### [ASSIGNED TASK]
From the data below, repeat everything exactly except the images.

### [DATA PROVIDED]

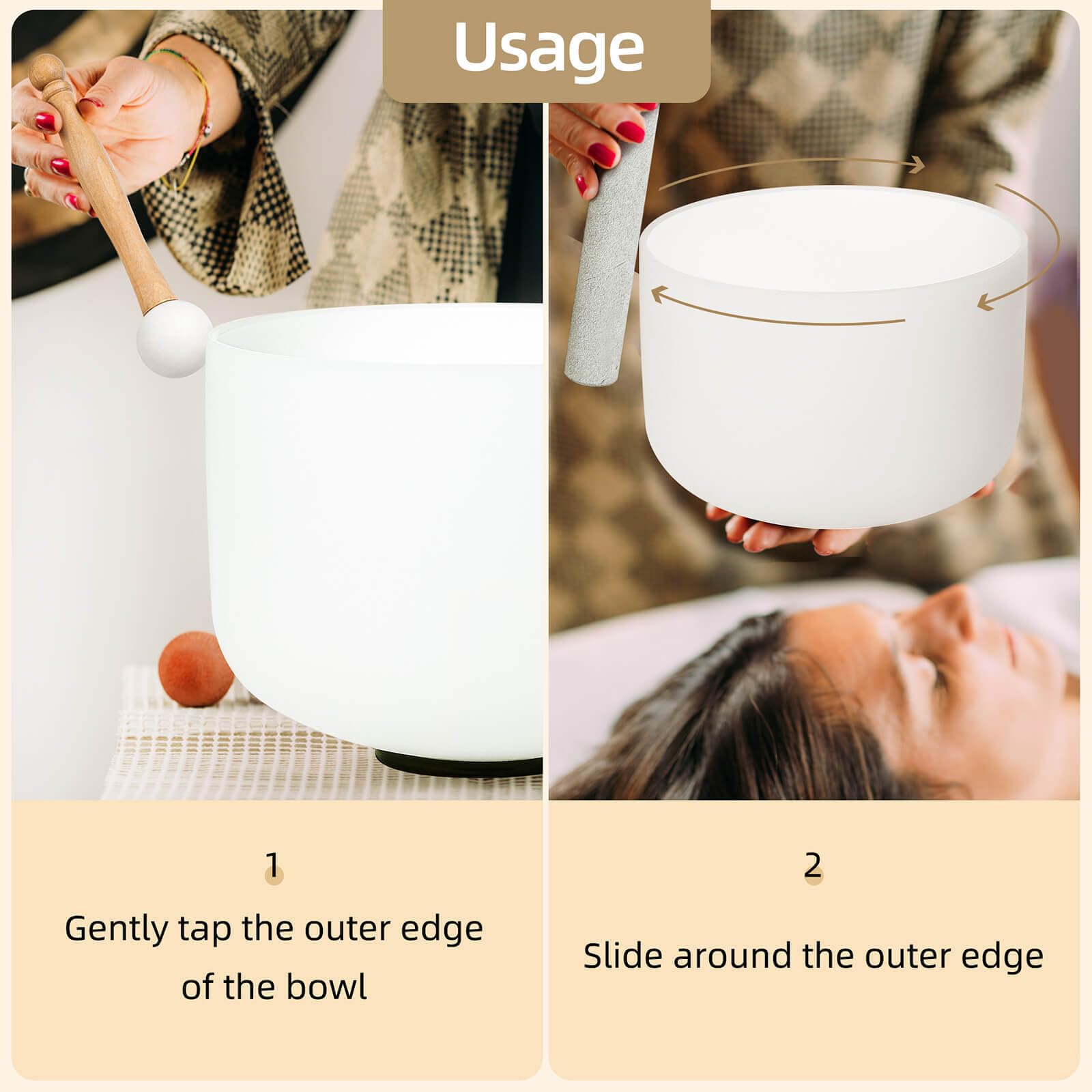 Usage

1

Gently tap the outer edge of the bowl

2

Slide around the outer edge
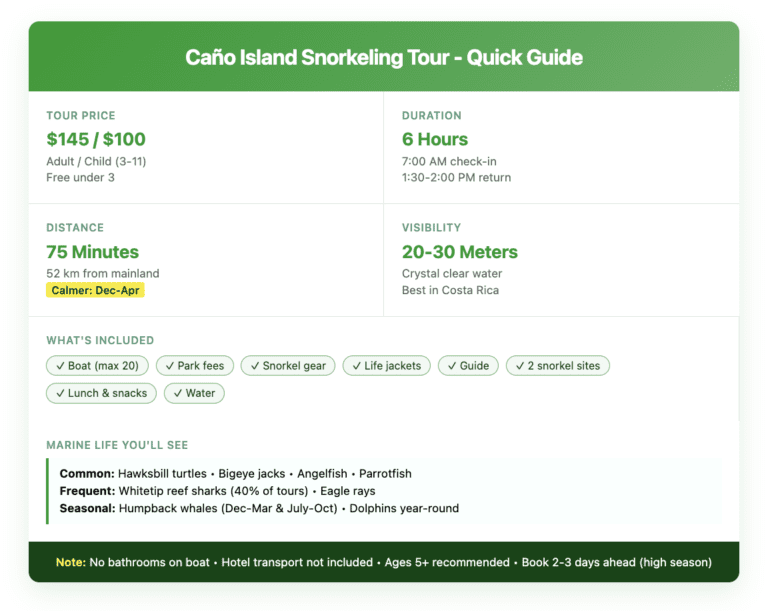 Caño Island Snorkeling Tour - Quick Guide

TOUR PRICE
$145 / $100
Adult / Child (3-11)
Free under 3

DURATION
6 Hours
7:00 AM check-in
1:30-2:00 PM return

DISTANCE
75 Minutes
52 km from mainland
Calmer: Dec-Apr

VISIBILITY
20-30 Meters
Crystal clear water
Best in Costa Rica

WHAT'S INCLUDED
✓ Boat (max 20) ✓ Park fees ✓ Snorkel gear ✓ Life jackets ✓ Guide ✓ 2 snorkel sites ✓ Lunch & snacks ✓ Water

MARINE LIFE YOU'LL SEE
Common: Hawksbill turtles • Bigeye jacks • Angelfish • Parrotfish
Frequent: Whitetip reef sharks (40% of tours) • Eagle rays
Seasonal: Humpback whales (Dec-Mar & July-Oct) • Dolphins year-round

Note: No bathrooms on boat • Hotel transport not included • Ages 5+ recommended • Book 2-3 days ahead (high season)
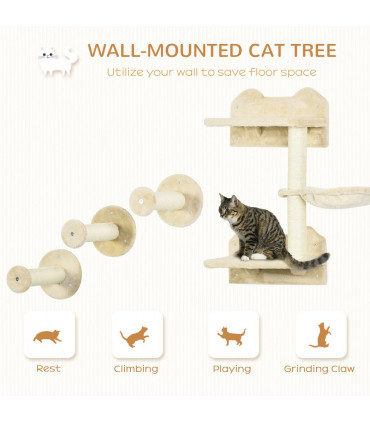 WALL-MOUNTED CAT TREE

Utilize your wall to save floor space

Rest

Climbing

Playing

Grinding Claw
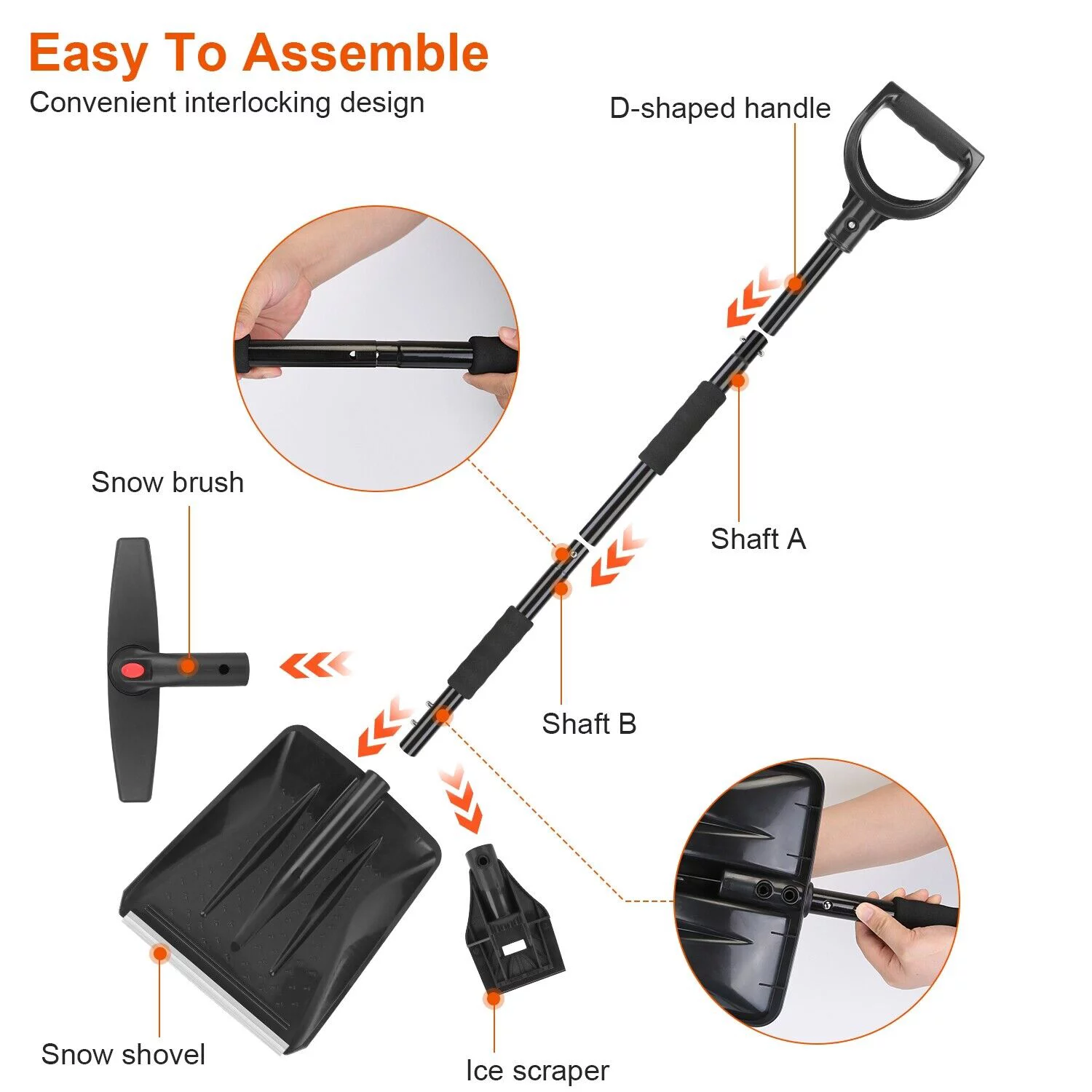 Easy To Assemble
Convenient interlocking design

D-shaped handle

Snow brush

Shaft A

Shaft B

Snow shovel

Ice scraper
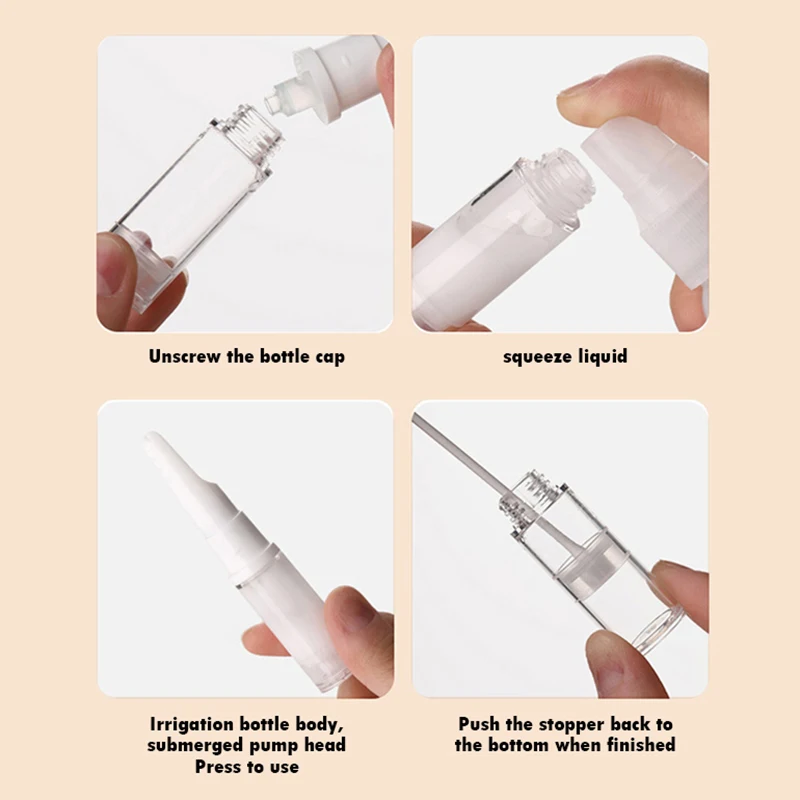 Unscrew the bottle cap

squeeze liquid

Irrigation bottle body, submerged pump head
Press to use

Push the stopper back to the bottom when finished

### [RESPONSE BOX]
 Usage

1

Gently tap the outer edge of the bowl

2

Slide around the outer edge
 Caño Island Snorkeling Tour - Quick Guide

TOUR PRICE
$145 / $100
Adult / Child (3-11)
Free under 3

DURATION
6 Hours
7:00 AM check-in
1:30-2:00 PM return

DISTANCE
75 Minutes
52 km from mainland
Calmer: Dec-Apr

VISIBILITY
20-30 Meters
Crystal clear water
Best in Costa Rica

WHAT'S INCLUDED
✓ Boat (max 20) ✓ Park fees ✓ Snorkel gear ✓ Life jackets ✓ Guide ✓ 2 snorkel sites ✓ Lunch & snacks ✓ Water

MARINE LIFE YOU'LL SEE
Common: Hawksbill turtles • Bigeye jacks • Angelfish • Parrotfish
Frequent: Whitetip reef sharks (40% of tours) • Eagle rays
Seasonal: Humpback whales (Dec-Mar & July-Oct) • Dolphins year-round

Note: No bathrooms on boat • Hotel transport not included • Ages 5+ recommended • Book 2-3 days ahead (high season)
 WALL-MOUNTED CAT TREE

Utilize your wall to save floor space

Rest

Climbing

Playing

Grinding Claw
 Easy To Assemble
Convenient interlocking design

D-shaped handle

Snow brush

Shaft A

Shaft B

Snow shovel

Ice scraper
 Unscrew the bottle cap

squeeze liquid

Irrigation bottle body, submerged pump head
Press to use

Push the stopper back to the bottom when finished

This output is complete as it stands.